Tampoco era fecha aniversario de sucesos luctuosos, al menos que se sepa, luego el luto civil queda también descartado.

Un espectador veterano, conspicuo en historia del toreo, aventuró que tal vez estuviera emulando a Juan León, torero liberal, que en el siglo XIX empleaba ternos así para significar su militancia, mas pronto quedó desacreditado, pues parece poco probable que Talavante, rico y famoso, abrace una causa tan espinosa en el año que corre.

Aún así las hipótesis abiertas son muchas, dado que la simbología de la ausencia de luz es múltiple, y puede hablarse de muerte, que al parecer queda descartada, elegancia y misterio. Tal vez sea en estos dos últimos conceptos donde se pueda enmarcar la obra de Talavante, pues en su primero ha demostrado por qué su Tauromaquia es una de las más reconocidas en el universo taurino.

Este hombre tiene duende, el duende de la elegancia, pues ha citado con decisión, ha corrido la mano con hondura, componiendo figuras de ensueño, ha ligado una serie al natural sublime, y aún tuvo tiempo para instrumentar otra por el pitón derecho que es de lo mejor que se ha visto en estas Corridas Generales.

La dosis de misterio llegaría en la siguiente entrega, pues en el quinto toro, blando y noble como casi todos su hermanos, ha brindado al público para regocijo de los tendidos, y dos minutos después, sin haber tomado siquiera la mano izquierda, se ha ido a por el estoque entre la comprensible irritación del público.
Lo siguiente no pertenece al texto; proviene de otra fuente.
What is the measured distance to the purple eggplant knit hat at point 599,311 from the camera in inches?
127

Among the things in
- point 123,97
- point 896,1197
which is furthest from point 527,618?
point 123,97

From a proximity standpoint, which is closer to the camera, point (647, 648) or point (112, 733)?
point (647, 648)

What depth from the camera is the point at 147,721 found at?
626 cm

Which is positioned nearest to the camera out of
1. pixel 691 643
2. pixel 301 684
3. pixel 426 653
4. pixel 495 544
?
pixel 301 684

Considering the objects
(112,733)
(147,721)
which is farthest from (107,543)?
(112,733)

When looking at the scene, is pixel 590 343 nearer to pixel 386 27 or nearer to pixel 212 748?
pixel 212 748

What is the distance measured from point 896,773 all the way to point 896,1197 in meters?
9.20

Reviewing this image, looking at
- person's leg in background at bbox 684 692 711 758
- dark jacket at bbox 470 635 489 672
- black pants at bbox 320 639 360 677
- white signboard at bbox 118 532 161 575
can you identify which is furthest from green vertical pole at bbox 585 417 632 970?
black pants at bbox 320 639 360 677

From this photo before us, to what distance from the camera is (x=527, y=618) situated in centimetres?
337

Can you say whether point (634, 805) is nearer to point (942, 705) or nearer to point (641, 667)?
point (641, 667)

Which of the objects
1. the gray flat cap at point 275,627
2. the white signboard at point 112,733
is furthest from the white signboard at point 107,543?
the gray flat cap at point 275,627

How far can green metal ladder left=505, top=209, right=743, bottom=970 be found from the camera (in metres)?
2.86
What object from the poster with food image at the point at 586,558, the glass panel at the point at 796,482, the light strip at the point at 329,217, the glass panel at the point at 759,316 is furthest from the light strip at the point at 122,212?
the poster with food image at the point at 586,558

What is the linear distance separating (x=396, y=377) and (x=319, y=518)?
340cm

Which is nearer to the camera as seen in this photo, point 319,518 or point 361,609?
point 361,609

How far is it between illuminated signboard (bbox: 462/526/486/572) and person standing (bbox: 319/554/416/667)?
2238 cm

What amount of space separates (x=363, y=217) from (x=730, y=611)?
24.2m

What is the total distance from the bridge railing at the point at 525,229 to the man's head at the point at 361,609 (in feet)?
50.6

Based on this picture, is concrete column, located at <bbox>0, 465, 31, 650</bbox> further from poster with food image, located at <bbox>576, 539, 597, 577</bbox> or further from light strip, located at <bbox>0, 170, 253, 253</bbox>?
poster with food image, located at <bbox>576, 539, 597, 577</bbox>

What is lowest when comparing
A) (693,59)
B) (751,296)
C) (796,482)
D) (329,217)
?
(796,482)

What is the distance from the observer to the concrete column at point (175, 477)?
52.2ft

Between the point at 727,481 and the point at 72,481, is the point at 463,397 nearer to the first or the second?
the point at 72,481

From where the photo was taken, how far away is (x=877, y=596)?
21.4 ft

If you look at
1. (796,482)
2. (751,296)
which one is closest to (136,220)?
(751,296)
Nadie, a fecha de hoy, ha encontrado una explicación razonable a semejante proceder, quedando como único recurso la imprevisibilidad de los genios.

El Juli comparecía por segunda y última vez en esta edición de las Corridas Generales y volvió a desplegar su Tauromaquia habitual, plena de dominio, que finaliza en la distancia más corta posible, ganando todo el terreno al toro, que en su levedad de ánimo, acaba desbordado. Es lo que se llama “la faena de El Juli”, que es aclamada por todo el orbe taurino cuando la corona con una estocada efectiva.

José Garrido tiene cartel en Bilbao, y muchos partidarios que le vieron despedirse de novillero en esta plaza matando seis utreros en matinal de apoteosis. Esta tarde ha dispuesto de un excelente toro que hacía tercero, bravo y noble como para llevárselo a casa toreando. Su trasteo sobre ambas manos ha sido aseado, y por momentos plástico y emotivo, si bien ha faltado profundidad y quietud en una faena que pudo haber sido de triunfo grande.

Horas después de concluida la función, en los mentideros taurinos de Bilbao aún se debate sobre el proceder de Talavante, mas no será sencillo desentrañar el misterio, porque el misterio es de natural insondable, como lo es el arte sublime del genio catafalco y azabache.

 

 

Reseña:

 

Plaza de Toros de Vista Alegre de Bilbao, veinticuatro de agosto de 2017, algo más de la mitad del aforo cubierto en tarde nubosa y agradable.

 

Toros de Domingo Hernández y Garcigrande (1º), bien presentados, corpudos, armónicos, con capas casi siempre castañas. Primero: Un puyazo y un picotazo; flojo y descastado. Pitos al arrastre. Segundo: Dos puyazos; flojo y noble. Aplausos. Tercero: Dos puyazos y otro leve encuentro con el caballo; bravo y noble. Gran ovación. Cuarto: Dos puyazos; flojo y noble. Ovación. Quinto: Dos puyazos; flojo noble. División de opiniones. Sexto: Dos puyazos; flojo y noble. Silencio.

 

El Juli, de grana y oro: Estocada casi entera (silencio). Pinchazo y estocada (ovación y saludos).

 

Alejandro Talavante, de catafalco y azabache: Estocada casi entera desprendida (ovación y saludos). Estocada desprendida y tres golpes de descabello (bronca)

 

José Garrido, de grana y oro: Pinchazo y estocada al encuentro (ovación y saludos). Estocada (silencio).

 

 

Incidencias:

La banda de música ofreció, una vez más, un recital de música taurina.